> **What you will do**:
Answer these questions from the Christopher Ulutupu interview below:
1. What is the name of the series dedicated to Aboriginal, Black, and Pacific Islands artists?
2. In which country is Ulutupu based?
3. Which work, with its year, does Ulutupu name when he says audiences should know "this is my fantasy, my camera eye"?

Despite having had limited cultural exchange, the continents of Africa and Oceania are connected via similar histories of colonialism. Several Aboriginal, Black, and Pacific Islands artists have been exploring aspects of these pasts in order to revive history, keep indigenous cultures alive, and imagine their own futures. The series Over the Radar is dedicated to them. Christopher Ulutupu is a New Zealand-based artist using fantastical setups to add more layers to the complexities of indigenous identities.
Contemporary And: Why is it important for you to retell pop culture from a decolonial perspective? And how does that fit into de/re/constructing colonial narratives?
Christopher Ulutupu: On the surface, the pop culture references are a layer within the works to help disrupt and attract the gaze of the audience. Meaning that it lures audiences in and reminds them that it staged and totally fiction. Fantasy is important in the reading. With Into the Arms of My Coloniser (2016) it is important that audiences know that this is my fantasy, my camera eye. In discussions about identity, I feel there is a fixation around finding where people are from. I find it more fruitful, personally, to ask what is it you desire?

> **Raw data**:

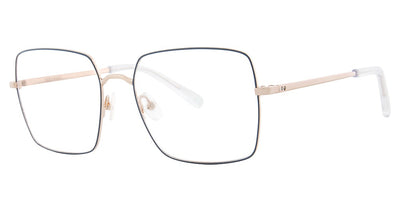 Vera Wang V571 Eyeglasses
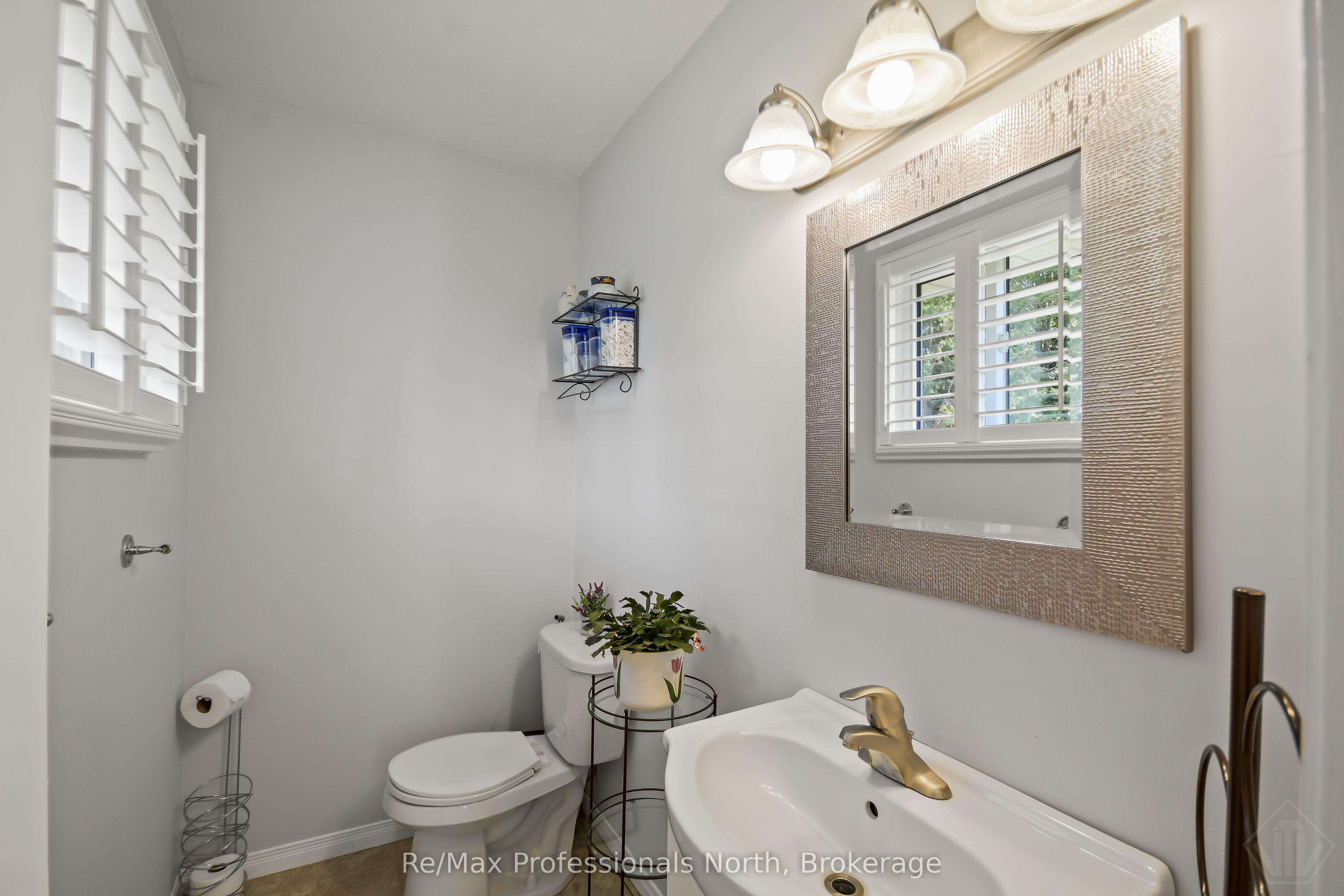 66 Westvale Drive Property Photo 18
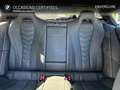 BMW 840 840iA 333ch xDrive M Sport Technic Noir - thumbnail 13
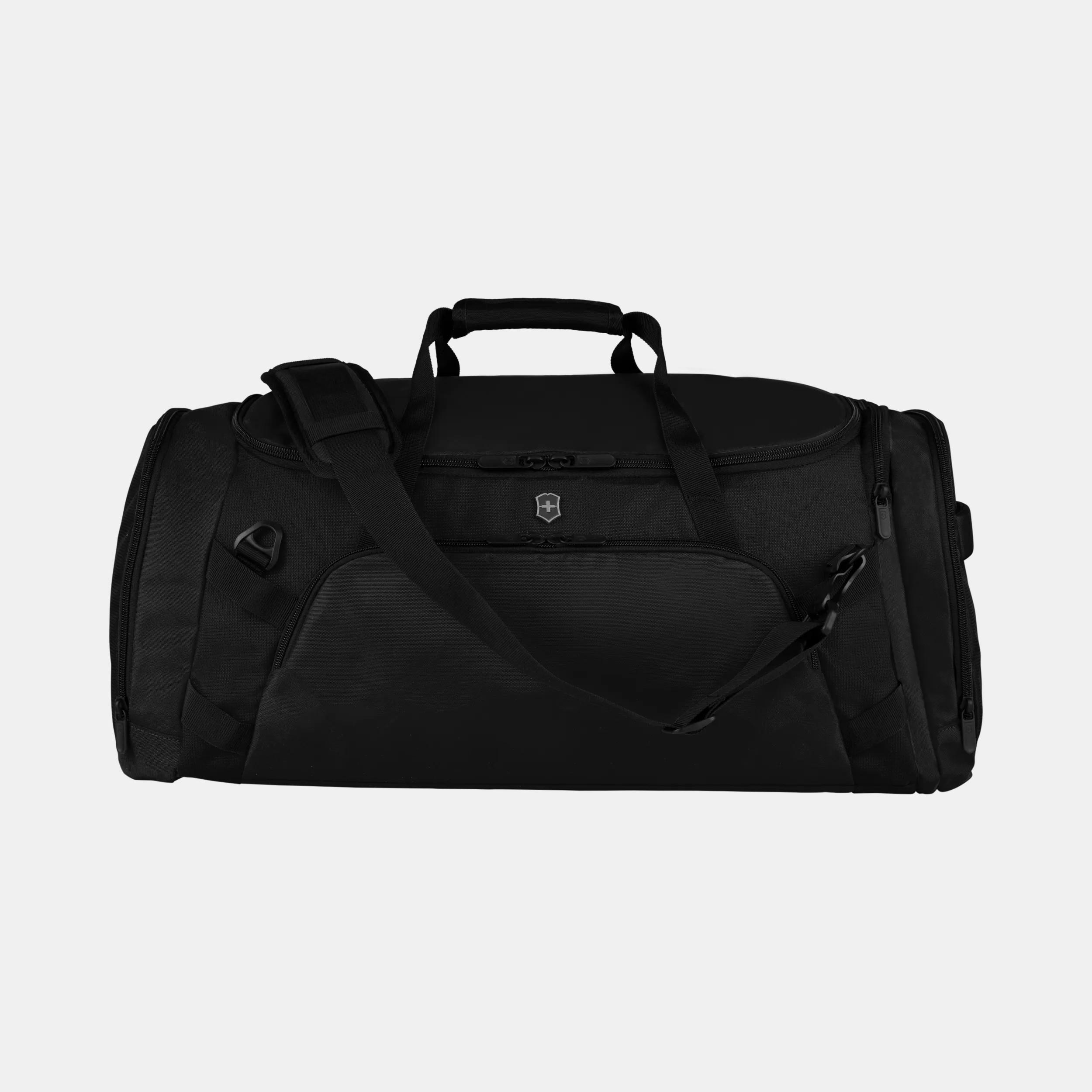 VX Sport EVO 2-in-1 Backpack/Duffel - 611422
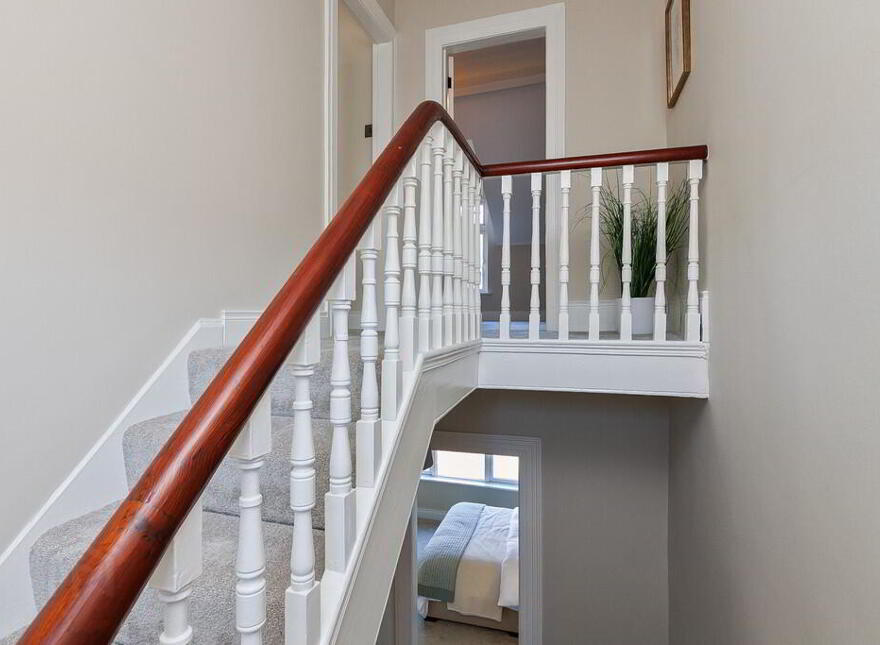 11 Bloomfield Road, Belfast, BT5 5LR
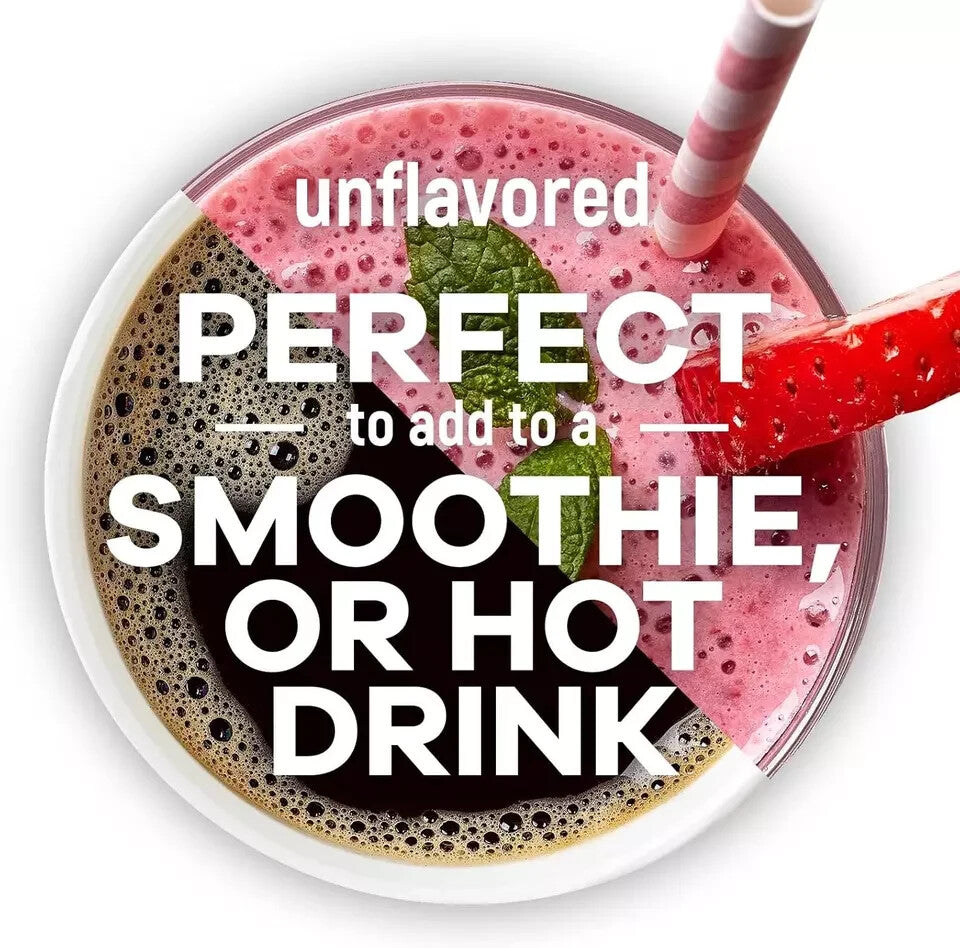 #1 Mejor Citrato De Magnesio En Polvo Puros Magnesium Citrate Powder Supplement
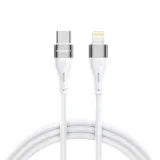 kabel-przewod-do-iphone-usb-c-lightning-pd-27w-1m-bialy-wozinsky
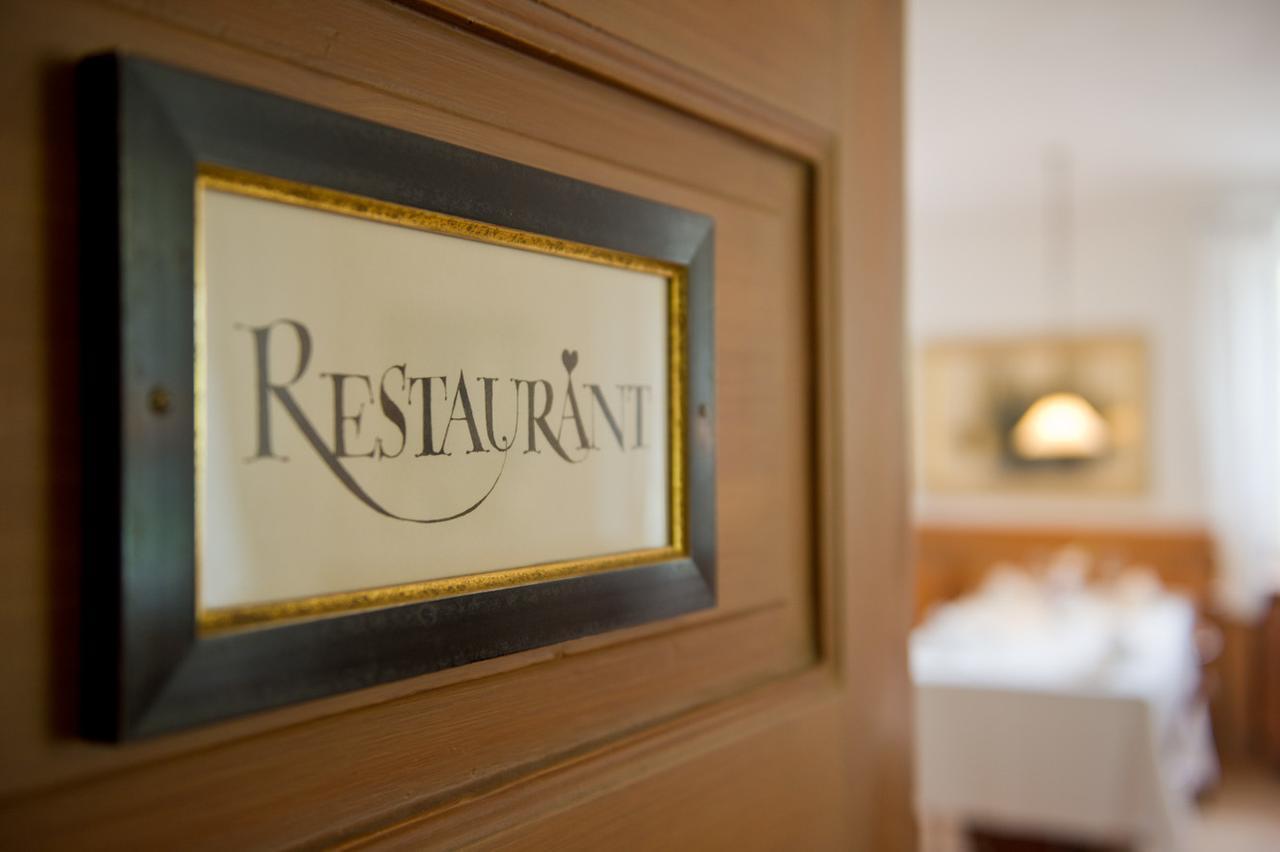 Storchen Restaurant Hotel Bad Krozingen Εξωτερικό φωτογραφία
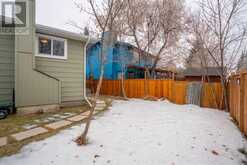 232 Sunmills Place SE Calgary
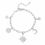 Miniaturbild: Armband Galactica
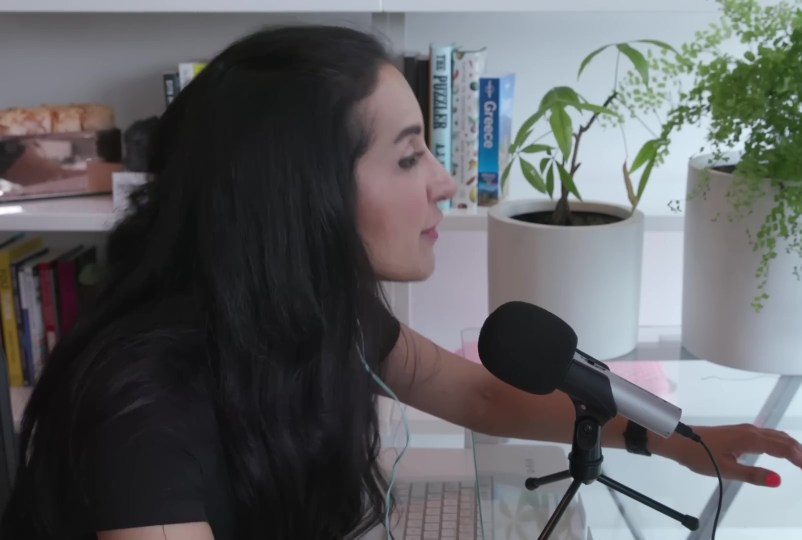 Không hài lòng với mức lương 42 triệu/tháng, cô gái nghỉ việc: Thu nhập hiện tại gây bất ngờ- Ảnh 2.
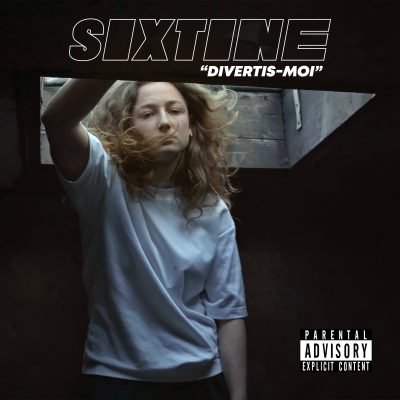 SIXTINE_titre_3000_3000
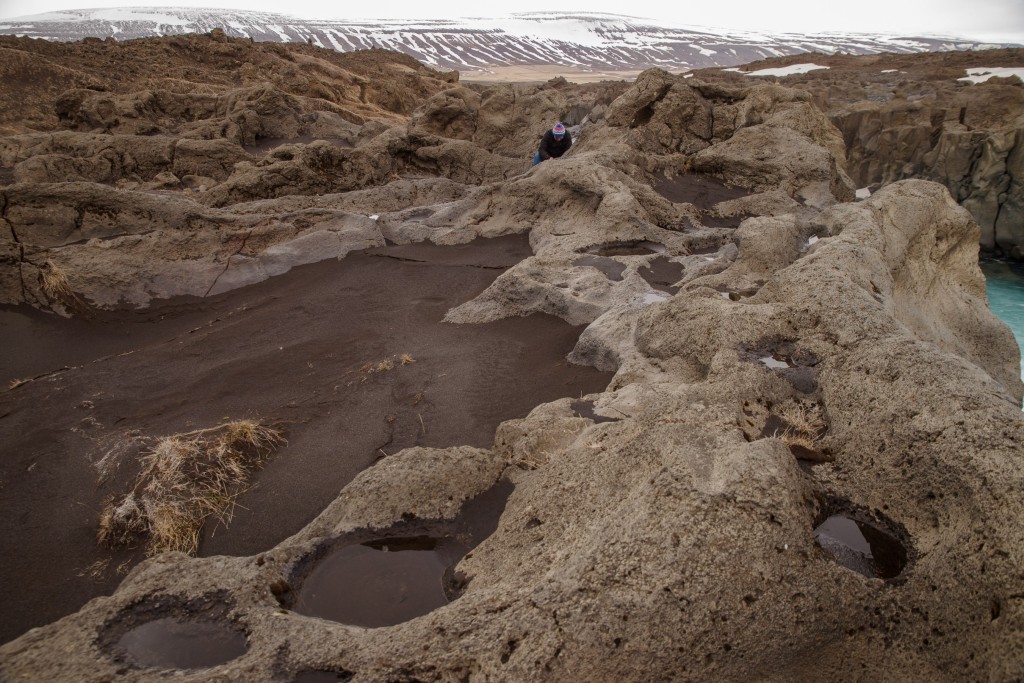 05-24-21-16.45.34-2.DNG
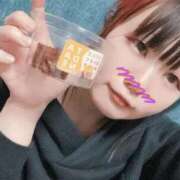 ヒメ日記 2026/02/14 10:01 投稿 あまね ロリ性感と痴女教師 池袋ちんぐり学園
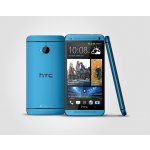 HTC One M7 – Sleviste.cz
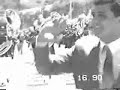 fanfarra noé 1990 piedade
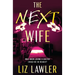 The Next Wife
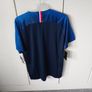 Nike France Replica jersey BNWT Image 2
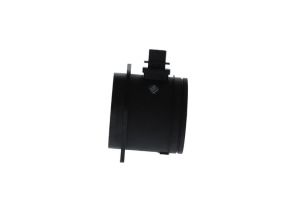 Bosch 0 280 218 271 - Snímač množstva pretekajúceho vzduchu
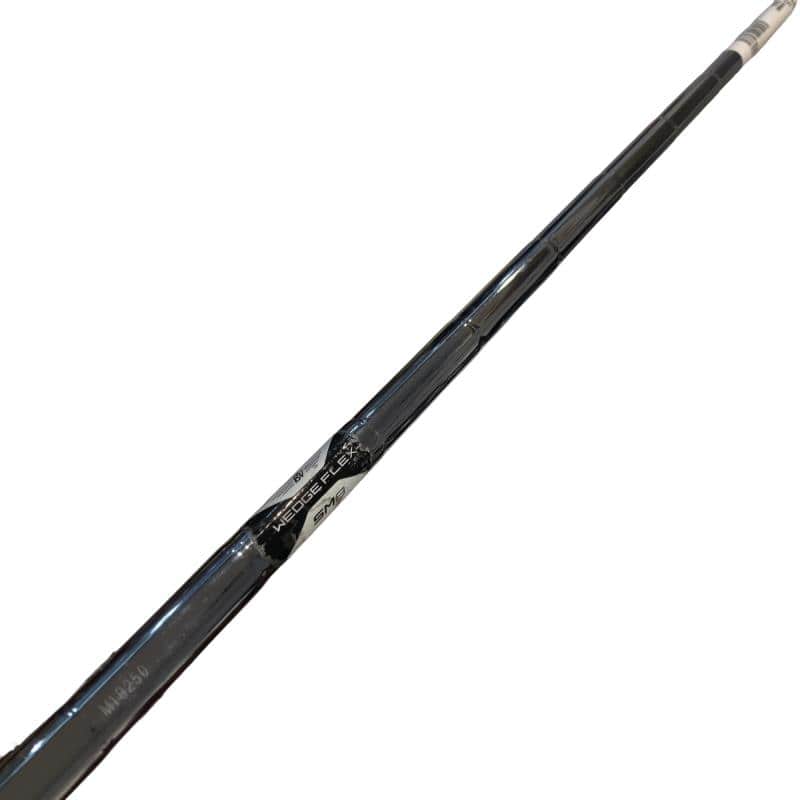 �u�n�j�d�x�@�r�o�h�m�@�l�h�k�k�d�c�@�r�l�W�@�c�A�[�N�����@�T�W°�^�P�S°�j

> **Task response**:
1. Over the Radar
2. New Zealand
3. Into the Arms of My Coloniser (2016)